Philip Gordon, who was the White House’s coordinator for the Middle East, North Africa and the [Persian] Gulf region from 2013 to 2015, wrote in an op-ed published in The New York Times on Thursday that the administration of President Donald Trump would find it “so difficult” to turn its threatening words against Iran into action.
Trump, a self-admitted non-politician, has surrounded himself with top aides known for their bellicose stances toward Iran.
Gordon specifically pointed to recent rhetoric by Trump’s national security adviser, Michael T. Flynn, and said he had “set himself and the United States up for either an embarrassing retreat or a risky confrontation.”
Flynn, a retired US army lieutenant general who was fired by Obama as the director of the Defense Intelligence Agency but has been tapped as national security adviser by Trump, had said on Wednesday that the US was putting Iran “on notice” over its ballistic missile tests. Iran had earlier conducted a successful missile test.
Gordon said the US had a limited series of options to respond to the Iranian test-launches.
“While Trump administration officials have claimed to have a ‘large range’ of options to choose from in responding more effectively to Iran, the reality is that they do not,” he wrote in the Times piece.
Gordon said the Trump administration was “unlikely to find much international support” for any new sanctions against Iran.
The US administration was expected on Friday to introduce new sanctions against Iran over the recent missile test.
Gordon said that the tests had not been banned under a nuclear deal between the Islamic Republic and six other countries — including the US — or a United Nations Security Council resolution that endorsed the agreement. He implied that the US would not be able to get its European partners on board with new sanctions.
Iran and its international interlocutors, namely Russia, China, the UK, France, Germany, and the US, sealed the deal in July 2015. Days later, they took the deal to the Security Council to have it endorsed under a resolution. The UN document, Resolution 2231 (2015), merely calls upon Iran to refrain from engaging in any activity related to ballistic missiles “designed to be capable of” carrying nuclear warheads.
Iran says it is not involved in any such missile work and has no such warheads. In fact, under the nuclear deal, Iran has put its nuclear activities under unprecedented international monitoring, and the International Atomic Energy Agency (IAEA), the organization tasked with doing the monitoring work, has repeatedly verified the peaceful nature of the Iranian nuclear program.

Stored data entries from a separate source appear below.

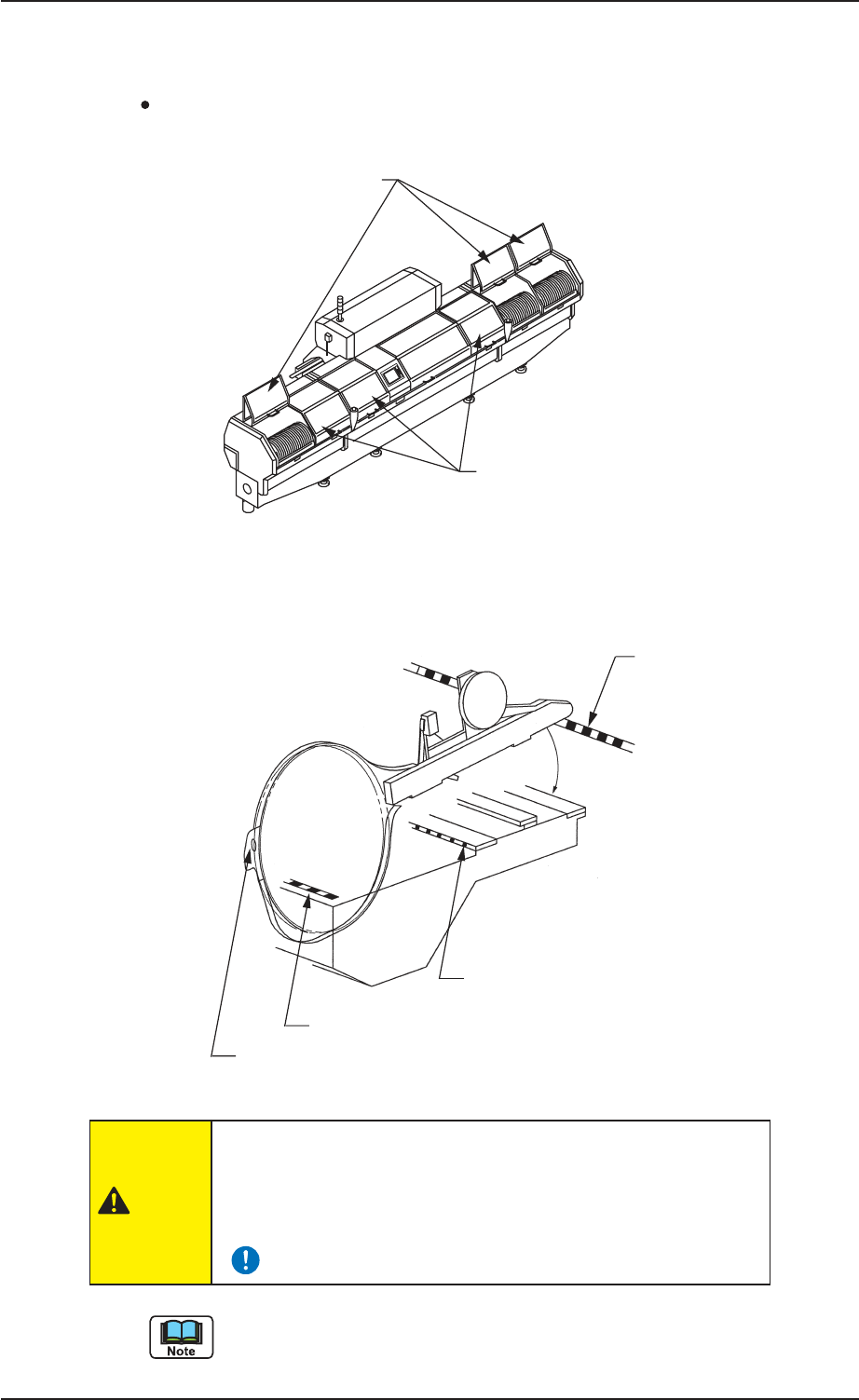 Note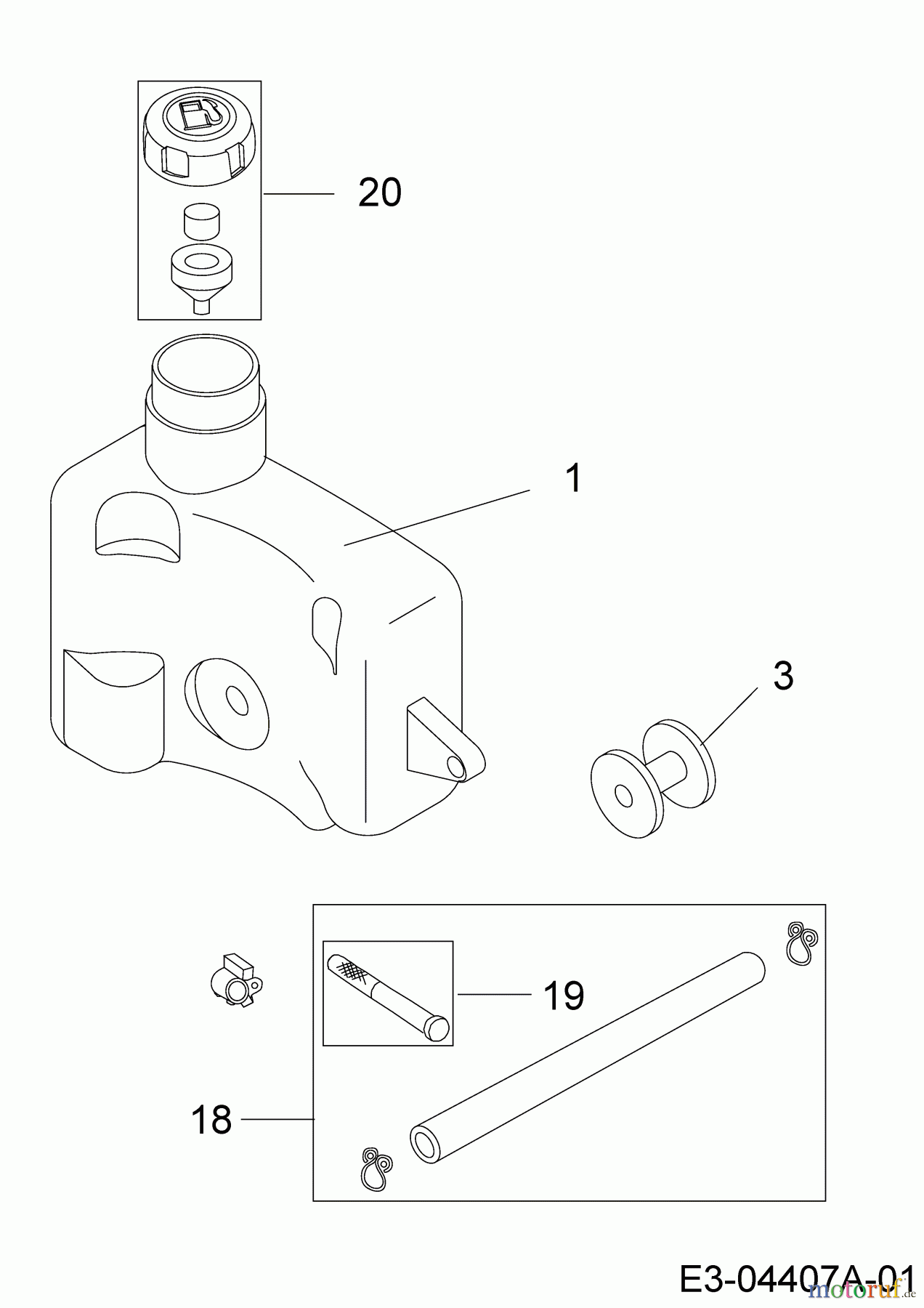 20

1

3

19

18

E3-04407A-01

motoruf.de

‘Europeans opposed to ban on Iran missile tests’
Trump, who has since taking office been busy undoing almost every major policy enforced by Obama, has also adopted a belligerent approach toward the nuclear deal, which the Obama administration, along with the five other countries, negotiated with Iran.
Read more:
Gordon said the former Obama administration did attempt to include a prohibition on Iranian missile tests in the nuclear deal when it was under negotiation but failed.
“Why? Because... not just Russia and China but even our European allies in the nuclear negotiations refused. They argued that the ballistic missile ban was put in place in 2010 only to pressure Iran to reach a nuclear deal, and they refused to extend it once that deal had been concluded.”
‘Iran's options’
The US ex-diplomat also said that if Trump sought to back up Flynn’s words with action, he would “need to be prepared to manage the consequences.”
He then enumerated Iran’s “own range of response options” to an American military aggression and drew attention to the escalatory consequences of such US adventurism.
“I hope that President Trump met with his military advisers and thought this all through before sending Mr. Flynn out to make his remarks,” Gordon said, referring to the national security adviser’s Wednesday remarks.
While the former American official said he was not arguing against responding to what he called Iranian “provocations,” he concluded his article by saying that a wide range of other options to be exploited by the US were “more advisable than bluster and ambiguous public red lines that would be hard to enforce.”
Read more:
Iran says its missile tests, defensive in nature, are matters of internal policy and no foreign country is allowed to interfere in that area.